4. An additional description has been added to Figure 6 – lines 330-332
5. While comparing quantitative values rather than comparing qualitatively is always preferred, the Windmanstatten microstructure greatly hinders the traditional grain size approximation methods. Furthermore, even using methods such as lath width measurements are not easily applied to such specimens. As this work focuses more on the development and proof of the conceptual experiment design, we believe the qualitative comparison should suffice.
6. In this work, the results obtained are similar to those reported in the literature and even those obtained using the parameters recommended by Arcam, and this is the significant discovery, that the proposed DOE does not cause distortions and obtain inferior results.
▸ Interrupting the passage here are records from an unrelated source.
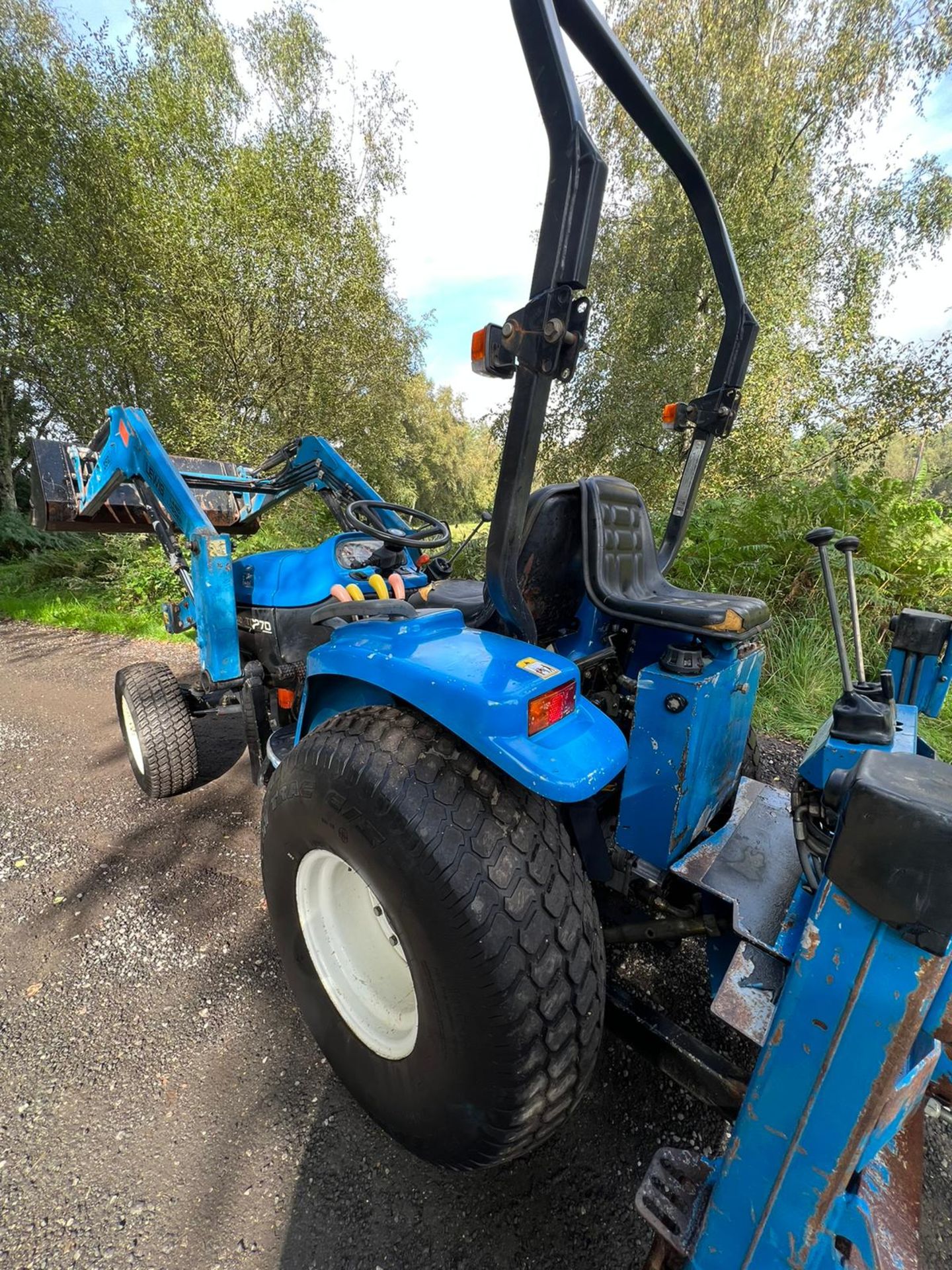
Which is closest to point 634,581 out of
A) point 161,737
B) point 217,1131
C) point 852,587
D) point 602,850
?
point 852,587

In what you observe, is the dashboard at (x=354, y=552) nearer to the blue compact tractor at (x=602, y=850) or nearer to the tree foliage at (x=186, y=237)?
the blue compact tractor at (x=602, y=850)

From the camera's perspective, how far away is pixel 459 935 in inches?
42.1

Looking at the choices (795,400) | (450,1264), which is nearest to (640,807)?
(450,1264)

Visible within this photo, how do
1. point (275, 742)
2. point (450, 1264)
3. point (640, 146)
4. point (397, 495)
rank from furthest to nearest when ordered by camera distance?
1. point (397, 495)
2. point (640, 146)
3. point (275, 742)
4. point (450, 1264)

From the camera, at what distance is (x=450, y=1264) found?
1.16 metres

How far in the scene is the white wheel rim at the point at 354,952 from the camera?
4.54 ft

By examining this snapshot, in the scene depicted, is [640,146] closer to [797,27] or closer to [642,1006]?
[797,27]

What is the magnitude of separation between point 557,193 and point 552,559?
0.98 metres

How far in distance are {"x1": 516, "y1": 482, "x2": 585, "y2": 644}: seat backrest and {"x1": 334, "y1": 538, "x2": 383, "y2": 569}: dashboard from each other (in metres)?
0.97

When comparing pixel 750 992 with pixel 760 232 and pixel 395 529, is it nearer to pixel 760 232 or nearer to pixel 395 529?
pixel 395 529

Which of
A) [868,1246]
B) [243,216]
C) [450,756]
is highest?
[243,216]

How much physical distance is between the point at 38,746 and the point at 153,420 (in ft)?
22.5

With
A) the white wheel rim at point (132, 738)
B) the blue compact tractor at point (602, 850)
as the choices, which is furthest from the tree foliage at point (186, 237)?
the blue compact tractor at point (602, 850)

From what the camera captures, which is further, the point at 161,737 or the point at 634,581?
the point at 161,737
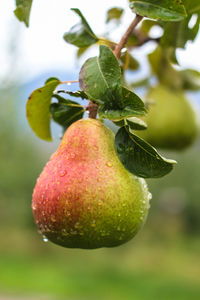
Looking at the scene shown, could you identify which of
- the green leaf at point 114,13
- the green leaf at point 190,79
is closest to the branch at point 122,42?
the green leaf at point 114,13

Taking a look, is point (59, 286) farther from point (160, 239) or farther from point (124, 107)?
point (124, 107)

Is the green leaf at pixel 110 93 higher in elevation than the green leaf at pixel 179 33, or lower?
lower

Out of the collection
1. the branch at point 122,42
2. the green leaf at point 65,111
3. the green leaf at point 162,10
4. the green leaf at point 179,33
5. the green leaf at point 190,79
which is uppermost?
the green leaf at point 190,79

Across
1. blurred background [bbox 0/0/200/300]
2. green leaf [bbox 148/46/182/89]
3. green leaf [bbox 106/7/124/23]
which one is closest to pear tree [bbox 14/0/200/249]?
green leaf [bbox 106/7/124/23]

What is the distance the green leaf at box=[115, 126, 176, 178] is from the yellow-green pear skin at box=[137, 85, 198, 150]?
0.71 metres

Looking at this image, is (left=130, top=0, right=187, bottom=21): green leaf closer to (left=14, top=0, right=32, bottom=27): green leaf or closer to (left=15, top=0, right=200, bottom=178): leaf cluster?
(left=15, top=0, right=200, bottom=178): leaf cluster

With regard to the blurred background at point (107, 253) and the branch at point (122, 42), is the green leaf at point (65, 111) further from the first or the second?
the blurred background at point (107, 253)

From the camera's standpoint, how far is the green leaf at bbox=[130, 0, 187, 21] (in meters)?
0.91

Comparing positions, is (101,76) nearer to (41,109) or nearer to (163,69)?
(41,109)

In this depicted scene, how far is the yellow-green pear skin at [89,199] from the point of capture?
893mm

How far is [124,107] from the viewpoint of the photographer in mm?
864

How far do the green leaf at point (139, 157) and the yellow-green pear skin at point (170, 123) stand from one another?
0.71m

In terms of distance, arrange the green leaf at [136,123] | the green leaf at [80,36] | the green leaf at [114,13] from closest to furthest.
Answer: the green leaf at [136,123]
the green leaf at [80,36]
the green leaf at [114,13]

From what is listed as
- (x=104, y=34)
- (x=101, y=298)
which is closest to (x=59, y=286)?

That is, the proposed DOE can be used as an effective way to develop manufacturing parameters for new materials, for which the manufacturing process has not yet been developed. Using this DEO the development stages can be shortened compared to the currently common way of creating process maps using the full factorial method.
7. Samples density achieved in this study is detailed in table 4, with 99.84% relative density. Regarding the result of 96.91%, we should rephrase and clarify that we meant that using the optimal parameters, the predicted grade of weighting the total properties is 96.91%, not the relative density. Hence this is a significant improvement relative to the current state. See clarification in line 496.

Round 2

Reviewer 1 Report

The authors have addressed all the comments adequately. 

Reviewer 2 Report

I think the quality of the revised manuscript is good.